Auch Jan Blöthe von der Universität Freiburg hält ähnliche Ereignisse in den Alpen grundsätzlich für möglich. Er verweist auf den Gletscherabbruch von Blatten in der Schweiz, der in seiner Dynamik vergleichbar gewesen sei. Der wesentliche Unterschied liege jedoch im Ausmaß: Erste Schätzungen zum Ereignis in Nepal deuteten auf ein rund zehnmal größeres Volumen hin als beim Unglück in Blatten im Jahr zuvor.
Beim Bergsturz von Blatten im Wallis waren im Mai 2025 Fels und Eis vom Birchgletscher ins Tal gestürzt und hatten große Teile des Dorfes unter sich begraben.

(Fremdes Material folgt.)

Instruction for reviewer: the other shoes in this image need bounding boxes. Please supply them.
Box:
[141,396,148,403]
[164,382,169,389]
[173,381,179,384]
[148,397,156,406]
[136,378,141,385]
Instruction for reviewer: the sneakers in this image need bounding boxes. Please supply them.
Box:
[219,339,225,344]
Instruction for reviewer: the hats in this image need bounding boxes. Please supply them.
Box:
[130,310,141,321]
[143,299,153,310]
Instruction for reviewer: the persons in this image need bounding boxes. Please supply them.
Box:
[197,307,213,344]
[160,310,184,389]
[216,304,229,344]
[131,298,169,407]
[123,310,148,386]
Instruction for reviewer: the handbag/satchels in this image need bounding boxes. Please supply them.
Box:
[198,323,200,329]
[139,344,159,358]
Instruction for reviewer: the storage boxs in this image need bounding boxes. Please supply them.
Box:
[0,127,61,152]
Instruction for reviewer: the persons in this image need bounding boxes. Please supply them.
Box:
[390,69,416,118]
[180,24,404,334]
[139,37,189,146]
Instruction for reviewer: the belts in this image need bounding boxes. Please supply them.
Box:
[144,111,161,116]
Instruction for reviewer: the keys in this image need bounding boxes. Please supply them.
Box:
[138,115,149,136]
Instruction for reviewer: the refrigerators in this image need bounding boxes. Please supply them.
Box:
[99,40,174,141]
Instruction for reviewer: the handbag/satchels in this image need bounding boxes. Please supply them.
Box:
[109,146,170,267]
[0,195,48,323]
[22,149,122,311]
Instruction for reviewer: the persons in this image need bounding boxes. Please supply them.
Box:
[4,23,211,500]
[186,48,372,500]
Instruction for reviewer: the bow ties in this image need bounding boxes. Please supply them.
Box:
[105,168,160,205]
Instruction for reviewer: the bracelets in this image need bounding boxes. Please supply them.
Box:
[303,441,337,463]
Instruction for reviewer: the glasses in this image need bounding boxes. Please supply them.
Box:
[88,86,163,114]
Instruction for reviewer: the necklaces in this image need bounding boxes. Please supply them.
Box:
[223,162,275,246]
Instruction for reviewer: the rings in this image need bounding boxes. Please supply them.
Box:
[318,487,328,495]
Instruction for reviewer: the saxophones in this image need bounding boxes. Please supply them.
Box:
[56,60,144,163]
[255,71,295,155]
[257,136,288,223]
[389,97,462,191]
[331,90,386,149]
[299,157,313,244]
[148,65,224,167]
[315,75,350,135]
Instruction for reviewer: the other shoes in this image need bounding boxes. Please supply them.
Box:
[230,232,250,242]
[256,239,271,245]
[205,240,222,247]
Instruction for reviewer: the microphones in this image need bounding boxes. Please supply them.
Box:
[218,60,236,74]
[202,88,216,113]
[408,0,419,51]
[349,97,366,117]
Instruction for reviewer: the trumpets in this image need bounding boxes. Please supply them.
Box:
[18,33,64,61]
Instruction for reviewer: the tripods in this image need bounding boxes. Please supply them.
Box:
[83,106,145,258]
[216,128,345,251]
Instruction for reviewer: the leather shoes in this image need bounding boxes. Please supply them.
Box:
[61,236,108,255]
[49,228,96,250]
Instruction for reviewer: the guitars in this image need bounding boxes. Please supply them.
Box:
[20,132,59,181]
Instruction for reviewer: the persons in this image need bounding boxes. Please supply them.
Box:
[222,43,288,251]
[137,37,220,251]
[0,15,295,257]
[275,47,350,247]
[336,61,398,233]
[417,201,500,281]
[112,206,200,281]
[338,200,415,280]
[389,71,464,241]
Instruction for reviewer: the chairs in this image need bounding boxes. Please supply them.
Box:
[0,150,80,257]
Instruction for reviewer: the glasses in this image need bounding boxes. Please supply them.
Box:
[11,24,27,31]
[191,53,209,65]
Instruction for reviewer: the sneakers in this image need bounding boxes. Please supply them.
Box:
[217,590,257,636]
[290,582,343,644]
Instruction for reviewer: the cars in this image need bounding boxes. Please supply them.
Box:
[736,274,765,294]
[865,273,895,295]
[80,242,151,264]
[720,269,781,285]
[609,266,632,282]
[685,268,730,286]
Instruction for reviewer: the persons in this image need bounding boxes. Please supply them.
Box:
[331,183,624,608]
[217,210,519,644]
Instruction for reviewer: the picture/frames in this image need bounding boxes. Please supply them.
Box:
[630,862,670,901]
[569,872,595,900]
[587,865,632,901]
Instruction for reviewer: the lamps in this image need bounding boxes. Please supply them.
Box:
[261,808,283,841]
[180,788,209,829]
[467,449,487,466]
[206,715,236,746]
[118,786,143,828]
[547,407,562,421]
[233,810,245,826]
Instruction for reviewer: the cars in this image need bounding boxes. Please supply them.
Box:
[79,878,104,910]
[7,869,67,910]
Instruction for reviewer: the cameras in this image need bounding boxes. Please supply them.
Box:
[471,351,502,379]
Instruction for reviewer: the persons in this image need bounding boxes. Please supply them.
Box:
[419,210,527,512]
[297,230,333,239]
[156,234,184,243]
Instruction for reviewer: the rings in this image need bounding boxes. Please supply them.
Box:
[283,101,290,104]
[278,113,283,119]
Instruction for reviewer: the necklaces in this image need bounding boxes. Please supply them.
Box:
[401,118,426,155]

Weil die Gefahr zuvor erkannt worden war, konnte der Ort rechtzeitig geräumt werden.
Enge und steile Täler verstärken die Gewalt
Die Hindukusch-Himalaya-Region ist das höchste und ausgedehnteste Gebirgssystem der Erde. Entsprechend gibt es dort mehr steile Hänge und damit mehr potenzielle Abbruchzonen. Laut Jan Beutel von der Universität Innsbruck sind die Täler dort zudem länger und tiefer als in den Alpen. Gerade diese Geländeform habe die Wucht der Sturzflut in Nepal verstärkt: In einem schmalen, steilen Tal stauen sich Wassermassen deutlich stärker als in einem breiteren Tal mit flacheren Hängen.

Doch selbst ein schwächeres Ereignis könnte in den dicht besiedelten Alpentälern gravierende Folgen haben. Als wichtigster Schutz gilt eine funktionierende Früherkennung. Entscheidend sei, verdächtige Bewegungen an Felshängen oder Gletschern früh zu identifizieren und systematisch zu überwachen, betont Korup. Praktisch nutzbare Vorhersagen seien derzeit vor allem durch detaillierte Messungen direkt an auffälligen Gefahrenstellen möglich. Flächendeckende Prognosen und Warnsysteme blieben dagegen schwierig.
Permafrost wirkt wie ein natürlicher Kleber
Welchen Anteil der Klimawandel an solchen Extremereignissen hat, lässt sich nach Ansicht der Fachleute bislang nicht eindeutig belegen. Blöthe verweist jedoch darauf, dass es in den vergangenen Jahren in verschiedenen Hochgebirgen auffallend viele große Massenbewegungen gegeben habe – häufig in Höhenlagen mit Permafrost. Wenn dieser auftaut, steigt die Gefahr von Felsstürzen: Gefrorenes Eis in Gesteinsspalten stabilisiert Hänge wie ein natürlicher Klebstoff. Nimmt diese Bindung durch Erwärmung ab, wächst das Risiko, dass instabile Bereiche abrutschen.